**Objective:** Arrange every line of the items below as a single numbered list, skipping blank lines. Leave the pictures out.

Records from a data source
((
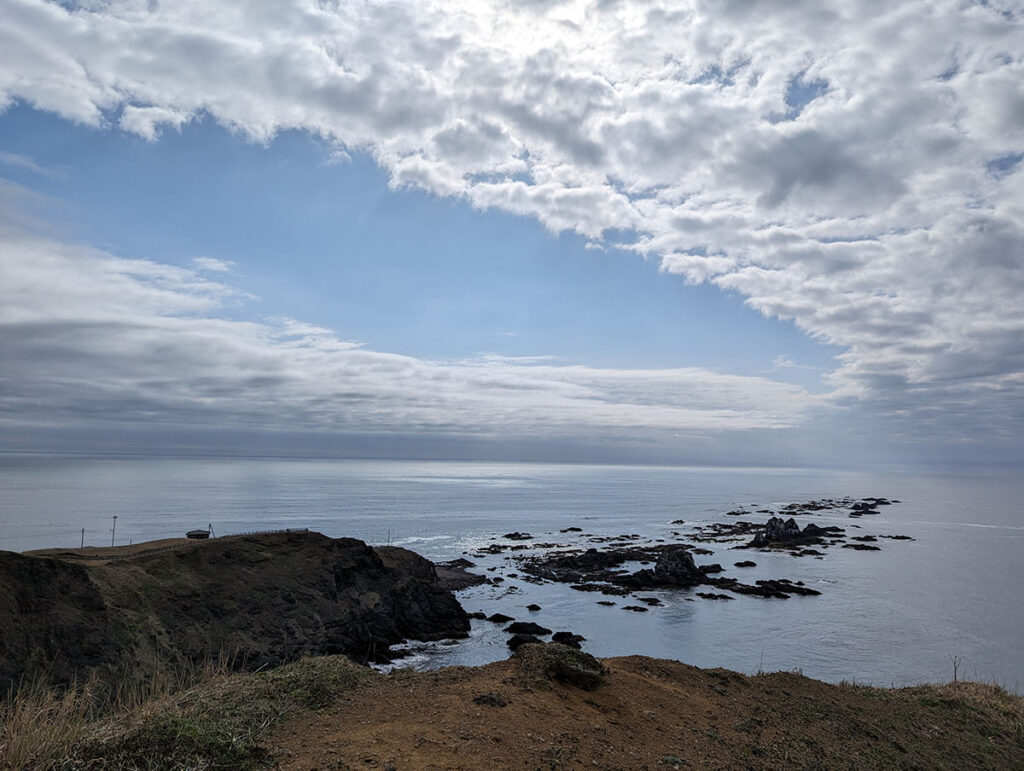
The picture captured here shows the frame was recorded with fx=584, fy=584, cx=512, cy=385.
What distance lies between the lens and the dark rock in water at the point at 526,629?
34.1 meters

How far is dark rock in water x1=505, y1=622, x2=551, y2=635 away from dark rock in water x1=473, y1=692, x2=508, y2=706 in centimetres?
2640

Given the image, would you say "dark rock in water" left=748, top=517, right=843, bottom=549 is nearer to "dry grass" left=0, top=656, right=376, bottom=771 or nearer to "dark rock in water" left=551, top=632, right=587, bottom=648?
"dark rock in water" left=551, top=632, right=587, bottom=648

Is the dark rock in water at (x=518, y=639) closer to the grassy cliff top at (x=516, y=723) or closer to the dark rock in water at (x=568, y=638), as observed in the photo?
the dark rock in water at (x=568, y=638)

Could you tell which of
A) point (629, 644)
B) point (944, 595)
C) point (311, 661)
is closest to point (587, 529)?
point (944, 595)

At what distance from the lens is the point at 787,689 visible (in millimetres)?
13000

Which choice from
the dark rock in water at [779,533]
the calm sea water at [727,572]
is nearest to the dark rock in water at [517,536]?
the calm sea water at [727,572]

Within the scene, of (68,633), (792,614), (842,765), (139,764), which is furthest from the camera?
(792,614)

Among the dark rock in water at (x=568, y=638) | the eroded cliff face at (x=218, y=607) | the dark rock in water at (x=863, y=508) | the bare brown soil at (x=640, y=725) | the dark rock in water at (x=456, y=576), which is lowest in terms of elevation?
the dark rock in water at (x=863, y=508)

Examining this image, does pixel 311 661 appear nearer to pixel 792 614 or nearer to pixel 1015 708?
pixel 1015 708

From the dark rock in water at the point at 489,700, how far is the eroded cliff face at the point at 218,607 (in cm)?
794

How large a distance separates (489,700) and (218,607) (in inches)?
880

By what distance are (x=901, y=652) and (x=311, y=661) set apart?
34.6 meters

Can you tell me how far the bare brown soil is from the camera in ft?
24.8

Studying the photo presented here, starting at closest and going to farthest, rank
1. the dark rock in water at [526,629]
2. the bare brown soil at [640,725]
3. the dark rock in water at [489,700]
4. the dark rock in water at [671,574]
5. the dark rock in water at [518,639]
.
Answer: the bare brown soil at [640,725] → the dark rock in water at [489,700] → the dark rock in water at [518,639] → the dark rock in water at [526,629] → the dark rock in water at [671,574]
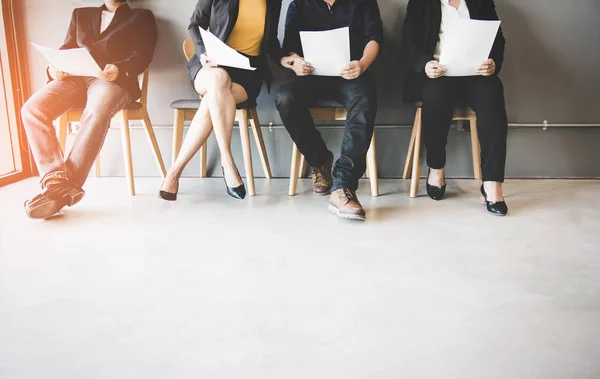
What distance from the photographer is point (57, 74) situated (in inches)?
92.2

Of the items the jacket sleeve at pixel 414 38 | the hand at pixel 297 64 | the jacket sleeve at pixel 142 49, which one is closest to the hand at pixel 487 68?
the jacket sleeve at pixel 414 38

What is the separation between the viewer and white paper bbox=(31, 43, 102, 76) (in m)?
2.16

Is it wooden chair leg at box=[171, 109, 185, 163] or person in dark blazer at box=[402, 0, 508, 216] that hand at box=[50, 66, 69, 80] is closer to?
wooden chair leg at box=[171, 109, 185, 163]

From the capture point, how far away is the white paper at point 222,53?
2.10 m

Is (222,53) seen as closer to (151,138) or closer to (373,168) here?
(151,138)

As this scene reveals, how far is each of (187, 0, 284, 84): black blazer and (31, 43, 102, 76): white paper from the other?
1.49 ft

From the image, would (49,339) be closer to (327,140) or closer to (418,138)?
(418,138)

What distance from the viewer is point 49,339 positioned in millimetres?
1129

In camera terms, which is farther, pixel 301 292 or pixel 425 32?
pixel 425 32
))
**Exercise output:**
1. The picture captured here shows the frame was recorded with fx=584, fy=584, cx=512, cy=385.
2. What distance lies between the lens and the dark rock in water at the point at 526,629?
3. 34.1 meters
4. How far is dark rock in water x1=505, y1=622, x2=551, y2=635 away from dark rock in water x1=473, y1=692, x2=508, y2=706 in centimetres?
5. 2640
6. Given the image, would you say "dark rock in water" left=748, top=517, right=843, bottom=549 is nearer to "dry grass" left=0, top=656, right=376, bottom=771 or nearer to "dark rock in water" left=551, top=632, right=587, bottom=648?
7. "dark rock in water" left=551, top=632, right=587, bottom=648
8. Is the dark rock in water at (x=518, y=639) closer to the grassy cliff top at (x=516, y=723) or closer to the dark rock in water at (x=568, y=638), as observed in the photo?
9. the dark rock in water at (x=568, y=638)
10. Could you tell which of
11. A) point (629, 644)
12. B) point (944, 595)
13. C) point (311, 661)
14. is closest to point (587, 529)?
15. point (944, 595)
16. At what distance from the lens is the point at 787,689 visible (in millimetres)?
17. 13000
18. Which choice from
19. the dark rock in water at [779,533]
20. the calm sea water at [727,572]
21. is nearest to the dark rock in water at [517,536]?
22. the calm sea water at [727,572]
23. Within the scene, of (68,633), (792,614), (842,765), (139,764), which is furthest from the camera?
24. (792,614)
25. Among the dark rock in water at (x=568, y=638) | the eroded cliff face at (x=218, y=607) | the dark rock in water at (x=863, y=508) | the bare brown soil at (x=640, y=725) | the dark rock in water at (x=456, y=576), which is lowest in terms of elevation?
26. the dark rock in water at (x=863, y=508)
27. Examining this image, does pixel 311 661 appear nearer to pixel 792 614 or nearer to pixel 1015 708?
28. pixel 1015 708
29. From the dark rock in water at the point at 489,700, how far is the eroded cliff face at the point at 218,607 (in cm)?
30. 794
31. How large a distance separates (489,700) and (218,607) (in inches)?
32. 880
33. By what distance are (x=901, y=652) and (x=311, y=661) set apart?
34. 34.6 meters
35. Can you tell me how far the bare brown soil is from the camera in ft?
36. 24.8
37. Studying the photo presented here, starting at closest and going to farthest, rank
38. 1. the dark rock in water at [526,629]
39. 2. the bare brown soil at [640,725]
40. 3. the dark rock in water at [489,700]
41. 4. the dark rock in water at [671,574]
42. 5. the dark rock in water at [518,639]
43. .
44. Answer: the bare brown soil at [640,725] → the dark rock in water at [489,700] → the dark rock in water at [518,639] → the dark rock in water at [526,629] → the dark rock in water at [671,574]
45. What distance from the photographer is point (57, 74) situated (in inches)?
46. 92.2
47. Of the items the jacket sleeve at pixel 414 38 | the hand at pixel 297 64 | the jacket sleeve at pixel 142 49, which one is closest to the hand at pixel 487 68?
48. the jacket sleeve at pixel 414 38
49. What is the separation between the viewer and white paper bbox=(31, 43, 102, 76) (in m)?
50. 2.16
51. Is it wooden chair leg at box=[171, 109, 185, 163] or person in dark blazer at box=[402, 0, 508, 216] that hand at box=[50, 66, 69, 80] is closer to?
52. wooden chair leg at box=[171, 109, 185, 163]
53. From the capture point, how far away is the white paper at point 222,53?
54. 2.10 m
55. Is (222,53) seen as closer to (151,138) or closer to (373,168) here?
56. (151,138)
57. As this scene reveals, how far is each of (187, 0, 284, 84): black blazer and (31, 43, 102, 76): white paper from the other?
58. 1.49 ft
59. From the image, would (49,339) be closer to (327,140) or closer to (418,138)?
60. (418,138)
61. What distance from the viewer is point 49,339 positioned in millimetres?
62. 1129
63. In camera terms, which is farther, pixel 301 292 or pixel 425 32?
64. pixel 425 32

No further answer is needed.